De kansen zijn afhankelijk van de context, van de voorgeschiedenis van de communicatie en van het daardoor bepaalde repertoire waarop de informatie ontvangen wordt. Dit repertoire kan gedefinieerd worden als de verzameling van letters, tekens en andere typografische symbolen maar bij intermenselijke communicatie bestaat het repertoire uit begrippen omtrent gebeurtenissen en relaties daartussen. Om informatietheorie te kunnen toepassen zal men dit repertoir moeten fixeren op een eindig alfabet van mogelijke gebeurtenissen. Een voorbeeld is een item uit een multiple choice test. Het repertoir bestaat daar uit de antwoordalternatieven, die vormen het alfabet. Als er vijf alternatieven zijn en iemand heeft geen idee welk het juiste is zijn de kansen voor elk van de alternatieven dat het juiste zal blijken te zijn van alle alternatieve gelijk: 20%, er is een uniforme kansverdeling over de alternatieven en de mededeling welke het juiste is geeft maximale informatie Op grond van enig inzicht zal het ene alternatief iets waarschiinlijker zijn dan het andere. Stel dat men inziet dat drie van de vijf alternatieven onjuist zijn en men niet tussen de resterende twee alternatieven kan kiezen dan hebben deze beide een kans van 50% om juist te zijn. Blijkt nu welk van deze juist is dan geeft dit slechts 1 bit informatie, Voor iemand die perfect weet welk alternatief juist is heeft het geen zin hem dit mede te delen, die mededeling bevat voor hem in het geheel geen informatie. Bij open end vragen is het repertoir open en in principe oneindig groot, maar ook daar zijn sommige antwoorden die men kan construeren waarschijnlijker juist dan andere en is de feedback of een bepaald antwoord goed gerekend wordt meer of minder informatief, het meest voor diegene voor wie de meest waarschijnlijke antwoorden subjectief een lage kans op juist hebben.

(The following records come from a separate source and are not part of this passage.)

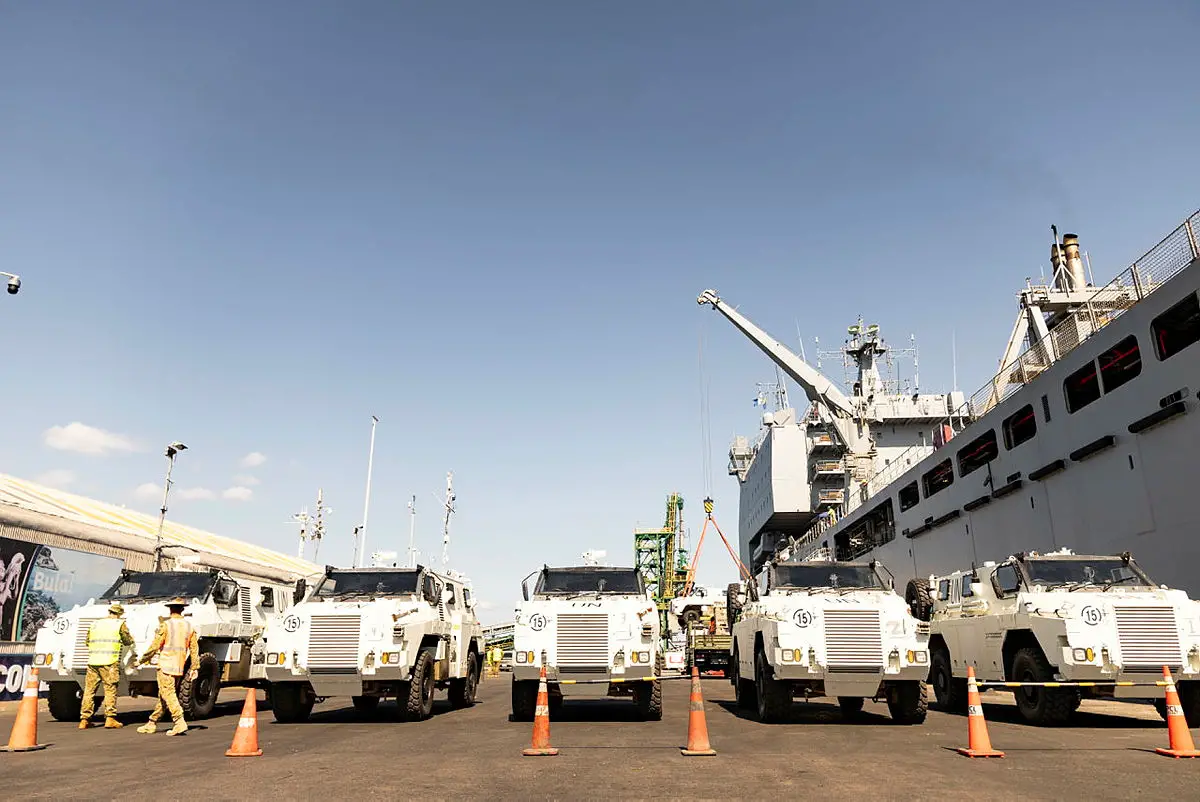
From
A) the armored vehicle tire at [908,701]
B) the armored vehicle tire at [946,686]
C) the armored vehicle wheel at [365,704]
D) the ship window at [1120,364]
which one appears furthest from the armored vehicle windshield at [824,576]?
the ship window at [1120,364]

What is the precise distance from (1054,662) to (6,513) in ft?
63.8

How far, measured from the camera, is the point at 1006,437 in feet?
84.1

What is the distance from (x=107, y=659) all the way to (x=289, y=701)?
246cm

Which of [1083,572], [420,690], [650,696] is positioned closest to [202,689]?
[420,690]

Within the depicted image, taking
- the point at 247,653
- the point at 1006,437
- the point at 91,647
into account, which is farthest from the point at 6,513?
the point at 1006,437

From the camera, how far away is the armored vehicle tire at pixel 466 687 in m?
14.6

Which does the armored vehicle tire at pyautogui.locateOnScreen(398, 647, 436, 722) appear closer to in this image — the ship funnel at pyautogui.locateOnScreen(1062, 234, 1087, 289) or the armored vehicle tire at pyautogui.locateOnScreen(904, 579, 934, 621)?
the armored vehicle tire at pyautogui.locateOnScreen(904, 579, 934, 621)

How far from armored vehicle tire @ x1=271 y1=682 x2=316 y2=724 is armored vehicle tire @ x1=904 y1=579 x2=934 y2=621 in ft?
29.8

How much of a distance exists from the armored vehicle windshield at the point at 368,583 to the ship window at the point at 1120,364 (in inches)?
647

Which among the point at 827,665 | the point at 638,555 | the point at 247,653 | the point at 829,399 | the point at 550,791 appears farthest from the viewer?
the point at 638,555

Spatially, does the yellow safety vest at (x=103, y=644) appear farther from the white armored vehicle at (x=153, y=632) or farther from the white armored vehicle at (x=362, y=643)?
the white armored vehicle at (x=362, y=643)

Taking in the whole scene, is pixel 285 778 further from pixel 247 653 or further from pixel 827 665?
pixel 247 653

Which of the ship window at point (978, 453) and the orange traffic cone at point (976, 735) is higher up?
the ship window at point (978, 453)

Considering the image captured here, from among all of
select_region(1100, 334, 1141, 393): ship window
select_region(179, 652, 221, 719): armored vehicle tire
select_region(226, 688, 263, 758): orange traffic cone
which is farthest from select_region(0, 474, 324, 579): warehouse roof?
select_region(1100, 334, 1141, 393): ship window
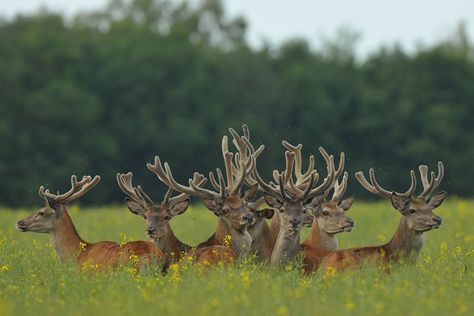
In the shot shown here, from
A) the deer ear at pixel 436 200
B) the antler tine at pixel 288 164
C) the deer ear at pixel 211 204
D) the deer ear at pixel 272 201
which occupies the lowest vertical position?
the deer ear at pixel 211 204

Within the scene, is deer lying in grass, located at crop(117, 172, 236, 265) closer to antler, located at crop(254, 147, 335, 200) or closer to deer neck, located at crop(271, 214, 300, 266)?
deer neck, located at crop(271, 214, 300, 266)

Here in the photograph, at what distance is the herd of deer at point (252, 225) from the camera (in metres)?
11.7

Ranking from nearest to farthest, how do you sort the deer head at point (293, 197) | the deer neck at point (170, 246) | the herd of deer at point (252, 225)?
the herd of deer at point (252, 225), the deer head at point (293, 197), the deer neck at point (170, 246)

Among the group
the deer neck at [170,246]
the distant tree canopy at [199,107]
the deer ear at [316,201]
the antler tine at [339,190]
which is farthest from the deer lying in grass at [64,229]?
the distant tree canopy at [199,107]

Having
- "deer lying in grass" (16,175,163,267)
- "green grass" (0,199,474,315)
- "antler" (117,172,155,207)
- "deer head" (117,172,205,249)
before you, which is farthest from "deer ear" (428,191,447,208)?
"deer lying in grass" (16,175,163,267)

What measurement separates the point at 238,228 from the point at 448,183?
32641 millimetres

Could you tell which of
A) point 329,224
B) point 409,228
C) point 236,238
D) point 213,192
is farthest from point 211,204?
point 409,228

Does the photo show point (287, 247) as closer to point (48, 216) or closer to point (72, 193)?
point (72, 193)

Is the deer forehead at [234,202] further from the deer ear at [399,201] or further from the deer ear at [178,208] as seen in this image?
the deer ear at [399,201]

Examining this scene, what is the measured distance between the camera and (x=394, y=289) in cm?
993

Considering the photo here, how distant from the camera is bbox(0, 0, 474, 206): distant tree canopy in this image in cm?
4134

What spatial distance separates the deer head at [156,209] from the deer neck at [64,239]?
66cm

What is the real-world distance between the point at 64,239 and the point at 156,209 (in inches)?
41.3

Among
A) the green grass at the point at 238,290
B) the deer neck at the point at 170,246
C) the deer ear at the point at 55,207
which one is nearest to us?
the green grass at the point at 238,290
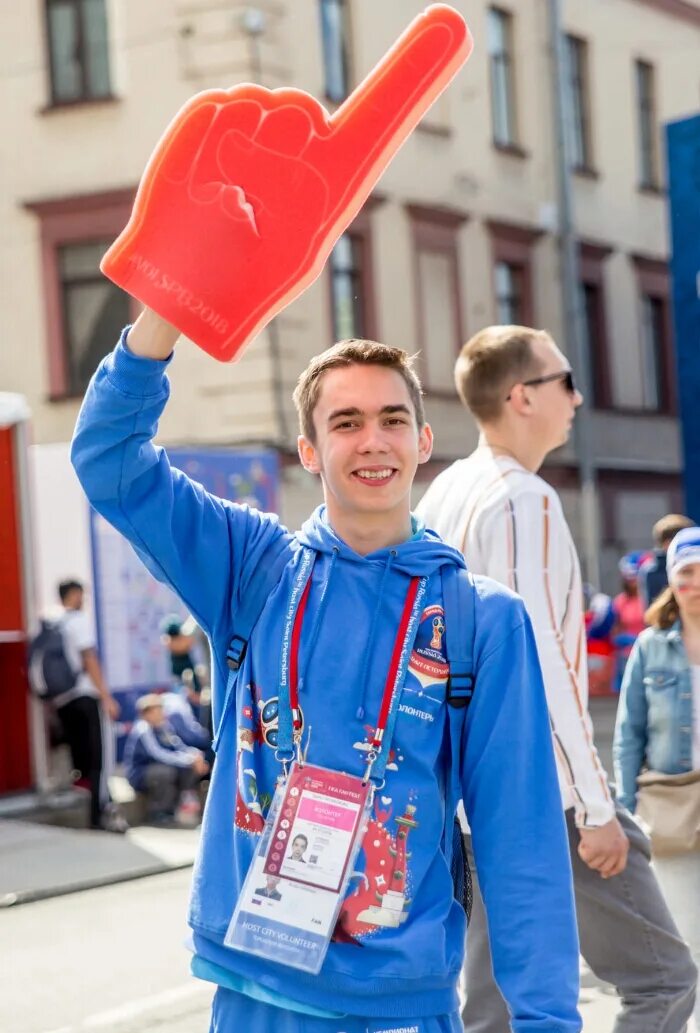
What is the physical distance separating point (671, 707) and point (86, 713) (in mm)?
6573

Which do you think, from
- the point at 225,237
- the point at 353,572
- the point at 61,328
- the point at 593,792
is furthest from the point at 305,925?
the point at 61,328

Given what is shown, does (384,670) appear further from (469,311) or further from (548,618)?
(469,311)

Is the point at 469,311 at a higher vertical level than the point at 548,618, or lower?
higher

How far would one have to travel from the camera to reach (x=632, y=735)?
546 cm

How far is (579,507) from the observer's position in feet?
77.4

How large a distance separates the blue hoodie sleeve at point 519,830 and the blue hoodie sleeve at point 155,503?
1.41 ft

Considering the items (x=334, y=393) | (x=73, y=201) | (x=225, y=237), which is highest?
(x=73, y=201)

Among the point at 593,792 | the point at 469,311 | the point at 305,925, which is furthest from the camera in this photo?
the point at 469,311

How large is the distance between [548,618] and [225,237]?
145 centimetres

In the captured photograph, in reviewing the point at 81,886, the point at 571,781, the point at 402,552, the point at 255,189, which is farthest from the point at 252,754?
the point at 81,886

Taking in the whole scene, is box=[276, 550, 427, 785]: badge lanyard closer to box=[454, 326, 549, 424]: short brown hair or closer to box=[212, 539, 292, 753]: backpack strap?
box=[212, 539, 292, 753]: backpack strap

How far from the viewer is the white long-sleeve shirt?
381cm

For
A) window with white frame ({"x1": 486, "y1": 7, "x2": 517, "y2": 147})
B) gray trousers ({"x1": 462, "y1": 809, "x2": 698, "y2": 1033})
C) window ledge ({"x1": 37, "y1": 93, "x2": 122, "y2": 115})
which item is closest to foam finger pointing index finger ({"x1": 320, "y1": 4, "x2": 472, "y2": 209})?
gray trousers ({"x1": 462, "y1": 809, "x2": 698, "y2": 1033})

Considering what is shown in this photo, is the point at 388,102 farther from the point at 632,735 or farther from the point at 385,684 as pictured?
the point at 632,735
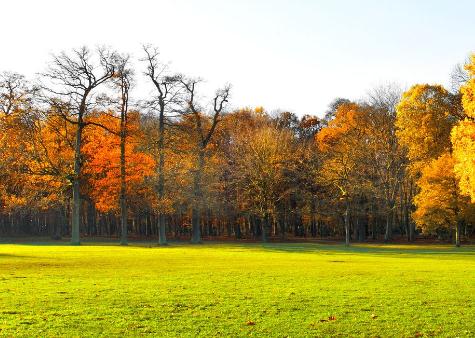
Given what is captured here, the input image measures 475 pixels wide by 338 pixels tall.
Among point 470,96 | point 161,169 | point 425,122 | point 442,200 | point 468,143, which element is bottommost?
point 442,200

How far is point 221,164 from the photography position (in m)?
67.9

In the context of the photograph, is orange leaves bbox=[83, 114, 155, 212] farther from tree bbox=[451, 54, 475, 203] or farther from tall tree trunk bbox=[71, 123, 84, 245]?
tree bbox=[451, 54, 475, 203]

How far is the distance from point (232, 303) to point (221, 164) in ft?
175

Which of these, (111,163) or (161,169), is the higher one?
(111,163)

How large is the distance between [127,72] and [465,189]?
103ft

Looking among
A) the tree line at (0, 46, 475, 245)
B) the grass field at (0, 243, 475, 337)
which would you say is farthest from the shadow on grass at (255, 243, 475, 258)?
the grass field at (0, 243, 475, 337)

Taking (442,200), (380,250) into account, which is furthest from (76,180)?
(442,200)

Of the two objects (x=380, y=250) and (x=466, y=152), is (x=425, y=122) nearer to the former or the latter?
(x=380, y=250)

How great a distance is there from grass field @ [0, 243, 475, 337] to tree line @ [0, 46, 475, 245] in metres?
22.0

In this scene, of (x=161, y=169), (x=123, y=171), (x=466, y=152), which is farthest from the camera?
(x=161, y=169)

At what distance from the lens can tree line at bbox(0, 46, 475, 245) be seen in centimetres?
5247

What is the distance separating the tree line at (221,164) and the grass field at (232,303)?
21990 mm

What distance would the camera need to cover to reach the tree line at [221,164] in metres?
52.5

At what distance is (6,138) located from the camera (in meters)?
45.6
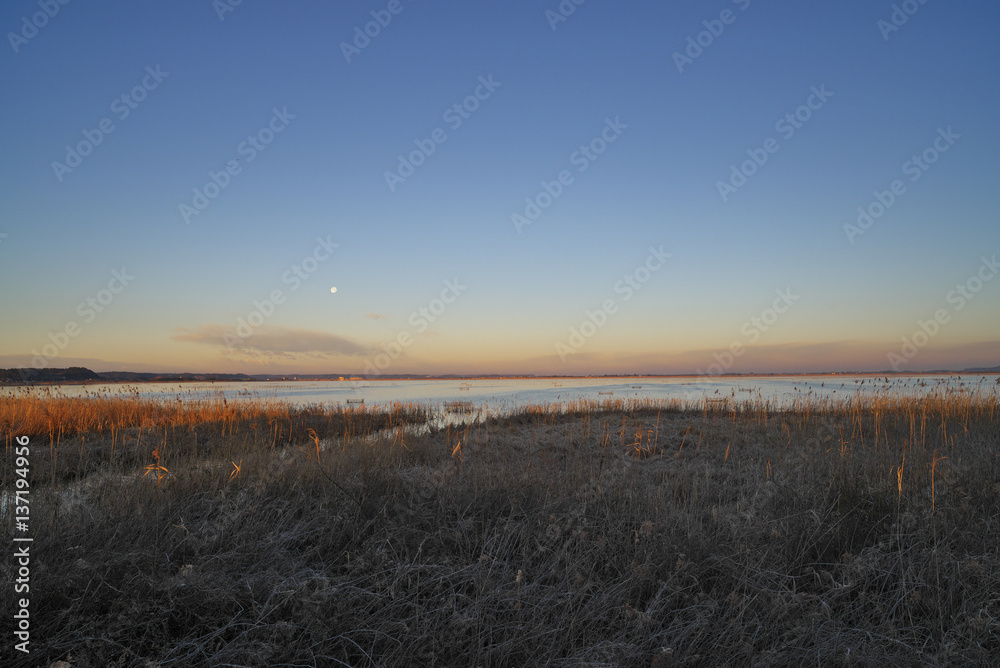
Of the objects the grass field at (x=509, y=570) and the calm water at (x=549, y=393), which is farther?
the calm water at (x=549, y=393)

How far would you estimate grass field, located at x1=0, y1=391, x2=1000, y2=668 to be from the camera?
244 cm

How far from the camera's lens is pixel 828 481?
4793 millimetres

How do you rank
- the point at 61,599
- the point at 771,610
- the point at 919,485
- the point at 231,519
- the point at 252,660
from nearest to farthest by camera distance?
1. the point at 252,660
2. the point at 61,599
3. the point at 771,610
4. the point at 231,519
5. the point at 919,485

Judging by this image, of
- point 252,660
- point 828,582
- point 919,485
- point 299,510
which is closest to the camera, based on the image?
point 252,660

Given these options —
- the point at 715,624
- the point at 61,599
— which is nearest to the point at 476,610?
the point at 715,624

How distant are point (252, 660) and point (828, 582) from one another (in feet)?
11.3

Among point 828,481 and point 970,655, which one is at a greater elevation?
point 828,481

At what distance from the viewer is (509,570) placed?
127 inches

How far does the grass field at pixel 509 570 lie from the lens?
2443 mm

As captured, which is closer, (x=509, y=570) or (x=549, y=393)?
(x=509, y=570)

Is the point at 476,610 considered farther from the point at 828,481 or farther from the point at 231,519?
the point at 828,481

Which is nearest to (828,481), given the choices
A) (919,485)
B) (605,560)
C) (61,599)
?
(919,485)

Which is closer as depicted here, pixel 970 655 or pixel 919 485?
pixel 970 655

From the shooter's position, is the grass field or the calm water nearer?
the grass field
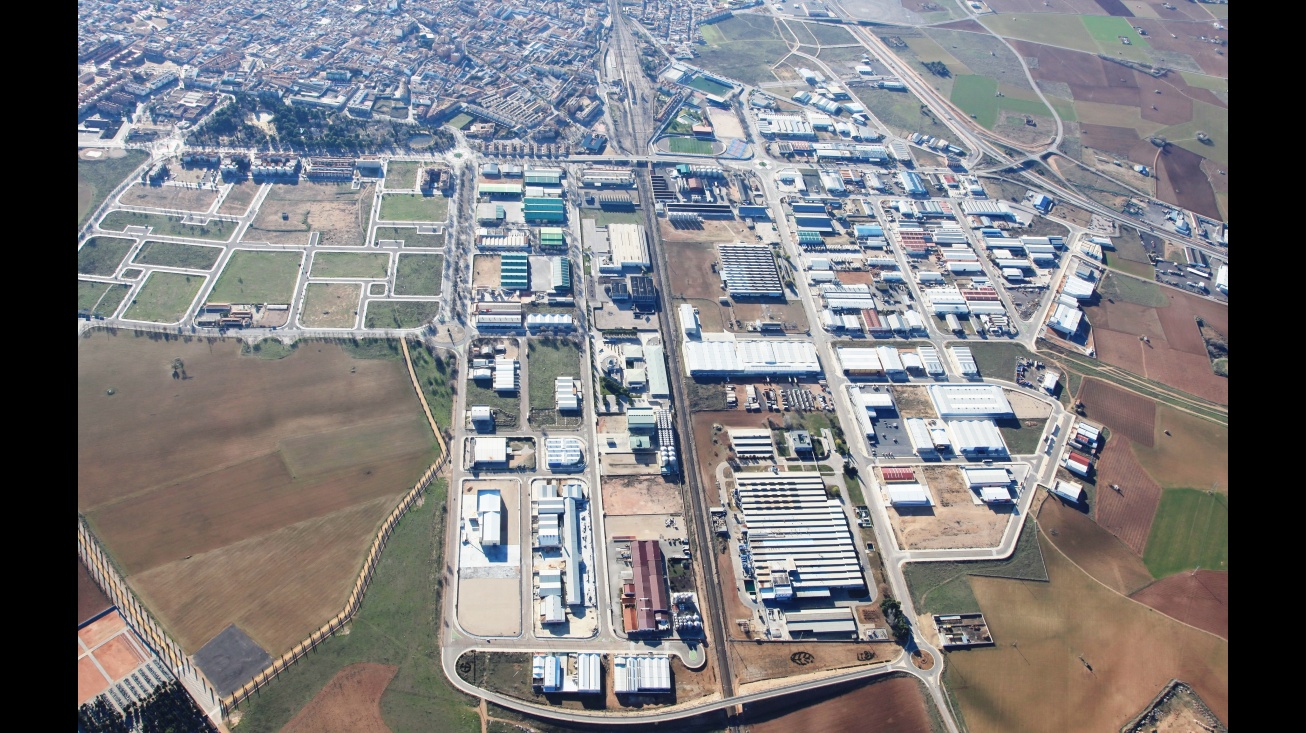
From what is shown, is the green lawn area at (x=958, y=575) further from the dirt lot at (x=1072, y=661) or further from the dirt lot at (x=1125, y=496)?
the dirt lot at (x=1125, y=496)

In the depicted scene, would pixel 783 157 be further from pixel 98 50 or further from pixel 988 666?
pixel 98 50

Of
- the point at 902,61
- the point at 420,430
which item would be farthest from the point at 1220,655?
the point at 902,61

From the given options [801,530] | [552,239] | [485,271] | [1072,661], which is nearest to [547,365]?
[485,271]

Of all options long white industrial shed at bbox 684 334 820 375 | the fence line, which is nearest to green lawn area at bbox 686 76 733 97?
long white industrial shed at bbox 684 334 820 375

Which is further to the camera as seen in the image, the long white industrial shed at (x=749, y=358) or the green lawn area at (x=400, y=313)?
the green lawn area at (x=400, y=313)

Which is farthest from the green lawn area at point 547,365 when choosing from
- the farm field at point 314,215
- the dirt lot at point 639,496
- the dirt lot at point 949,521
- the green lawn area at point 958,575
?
the green lawn area at point 958,575

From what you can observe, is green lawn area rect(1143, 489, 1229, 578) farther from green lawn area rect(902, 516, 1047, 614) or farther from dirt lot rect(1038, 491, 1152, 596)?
green lawn area rect(902, 516, 1047, 614)

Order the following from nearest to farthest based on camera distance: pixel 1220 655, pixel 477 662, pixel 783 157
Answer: pixel 477 662 → pixel 1220 655 → pixel 783 157

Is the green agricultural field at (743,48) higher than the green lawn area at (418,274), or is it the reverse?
the green agricultural field at (743,48)
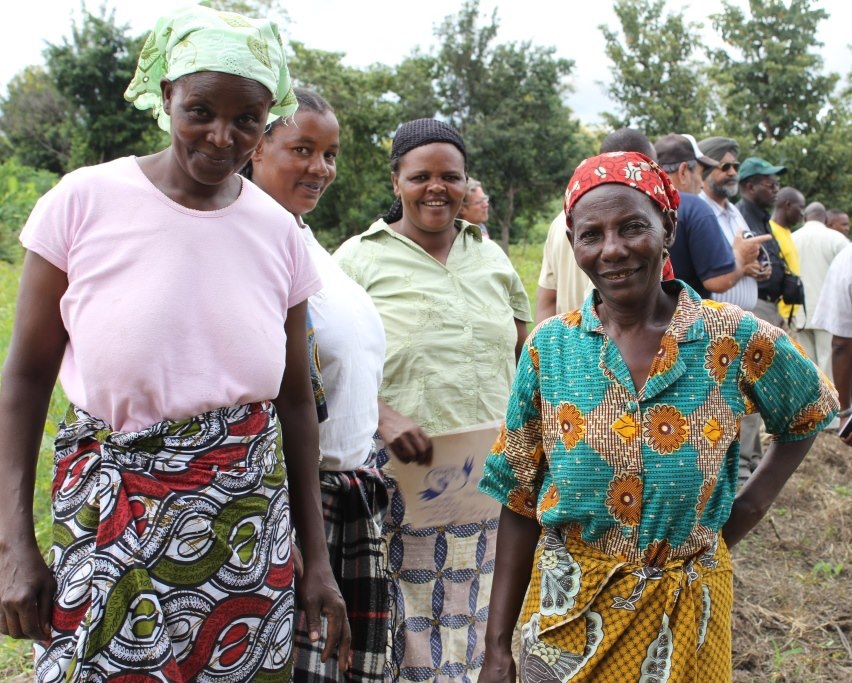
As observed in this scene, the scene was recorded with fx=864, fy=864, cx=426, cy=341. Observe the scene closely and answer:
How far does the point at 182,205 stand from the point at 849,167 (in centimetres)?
2128

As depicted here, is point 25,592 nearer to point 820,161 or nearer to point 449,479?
point 449,479

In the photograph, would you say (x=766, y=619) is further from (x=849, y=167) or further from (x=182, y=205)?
(x=849, y=167)

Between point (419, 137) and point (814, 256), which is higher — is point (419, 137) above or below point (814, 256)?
below

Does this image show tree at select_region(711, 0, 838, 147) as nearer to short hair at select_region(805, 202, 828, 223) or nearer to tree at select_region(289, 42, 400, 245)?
tree at select_region(289, 42, 400, 245)

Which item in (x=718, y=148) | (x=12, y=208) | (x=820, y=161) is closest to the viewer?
(x=718, y=148)

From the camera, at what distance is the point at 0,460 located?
1430 millimetres

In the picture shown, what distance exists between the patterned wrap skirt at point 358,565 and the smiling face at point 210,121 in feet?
3.03

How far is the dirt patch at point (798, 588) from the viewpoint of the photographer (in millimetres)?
3201

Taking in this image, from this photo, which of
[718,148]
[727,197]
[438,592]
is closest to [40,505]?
[438,592]

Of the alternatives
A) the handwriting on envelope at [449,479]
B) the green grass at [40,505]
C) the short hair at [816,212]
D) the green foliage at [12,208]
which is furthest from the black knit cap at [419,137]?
the green foliage at [12,208]

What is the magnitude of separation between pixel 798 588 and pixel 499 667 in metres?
2.69

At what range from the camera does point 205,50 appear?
57.9 inches

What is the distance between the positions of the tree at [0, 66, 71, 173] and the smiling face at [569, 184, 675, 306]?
25233 millimetres

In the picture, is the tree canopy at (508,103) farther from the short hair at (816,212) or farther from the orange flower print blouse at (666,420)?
the orange flower print blouse at (666,420)
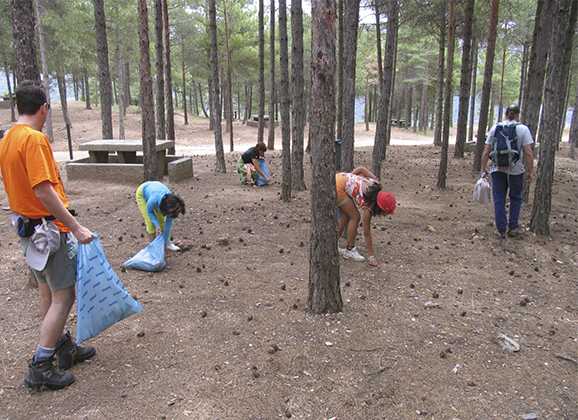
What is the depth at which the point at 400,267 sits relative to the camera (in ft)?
18.5

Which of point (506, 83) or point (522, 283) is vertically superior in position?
point (506, 83)

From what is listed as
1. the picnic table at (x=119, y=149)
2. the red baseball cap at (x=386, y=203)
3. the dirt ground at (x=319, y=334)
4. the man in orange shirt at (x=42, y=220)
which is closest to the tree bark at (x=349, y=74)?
the dirt ground at (x=319, y=334)

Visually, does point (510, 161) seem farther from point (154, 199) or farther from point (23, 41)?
point (23, 41)

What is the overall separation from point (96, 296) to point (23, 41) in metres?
Result: 2.97

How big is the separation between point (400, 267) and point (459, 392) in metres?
2.44

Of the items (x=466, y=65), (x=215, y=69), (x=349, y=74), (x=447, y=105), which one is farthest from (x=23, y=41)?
(x=466, y=65)

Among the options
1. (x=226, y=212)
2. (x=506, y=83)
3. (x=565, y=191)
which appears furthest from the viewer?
(x=506, y=83)

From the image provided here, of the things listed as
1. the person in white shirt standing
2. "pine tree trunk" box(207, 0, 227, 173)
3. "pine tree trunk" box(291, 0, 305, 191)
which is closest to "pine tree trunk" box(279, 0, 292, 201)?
"pine tree trunk" box(291, 0, 305, 191)

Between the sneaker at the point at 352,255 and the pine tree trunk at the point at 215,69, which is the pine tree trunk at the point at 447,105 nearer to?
the sneaker at the point at 352,255

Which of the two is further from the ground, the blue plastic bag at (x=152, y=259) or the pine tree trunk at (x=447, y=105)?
the pine tree trunk at (x=447, y=105)

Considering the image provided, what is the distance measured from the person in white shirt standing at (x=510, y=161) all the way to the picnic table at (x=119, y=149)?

Niet alleen bij vragen en antwoorden is de informatietheorie toepasbaar, ook bij sequenties van gebeurtenissen zoals bij een tekst die gelezen wordt of een film die gezien wordt. Soms bevatten zij zoveel inforrnatie dat men de tekst of de film niet kan begrijpen' elke volgende zin of volgende gebeurtenis is volledig onverwacht en kan ook achteraf niet verklaard of begrepen worden. Meestal dient het begin van de tekst of de film om bij de lezer die schemata te activeren zodat wat volgt optimaal informatief is: "niet geheel onverwacht en onmogelijk maar ook niet volledig voorspelbaar". Dikwijls is het dan nodig om het publiek eerst aan het twijfelen te brengen over de juistheid van bepaalde vooroordelen en vaste schemata vanwaar uit andere dan de juiste informatie sequenties met grote zekerheid voorspelt worden. Dan loopt men het risico dat de boodschap die in de film of de tekst vervat is niet geloofd of zelfs niet gezien wordt, althans anders geinterpreteerd wordt dan is bedoeld: de gepresenteerde boodschap is voor de recipient zo onwaarschijnlijk dat hij niet begrepen of geloofd wordt. Bij een geslaagde communicatie is de recipient achteraf in staat de boodschap zelf te construeren, (opnieuw) ontvangen van de boodschap geeft in het geheel geen nieuwe informatie meer, de leerling heeft de betreffende leerstof geleerd en kan als zender alleen nog maar "juiste" teksten hierover produceren waarbij de informatie die daarin voor hem vervat is uitsluitendheid stylistisch is: eenzelfde boodschap kan op verschillende manieren gebracht worden maar op conceptueel niveau zijn zij alle hetzelfde. Wanneer de leerling verschillende onderwerpen beheerst is zijn boodschap in zoverre nog informatief dat de kans dat het over het ene onderwerp gaat wellicht groter is dan voor het andere onderwerp. Als echter (bijvoorbeeld dmv. een supersign als de titel van de tekst) bekend is over welk onderwerp het gaat is de inhoud van de tekst voor iemand die hem beheerst niet informatief meer.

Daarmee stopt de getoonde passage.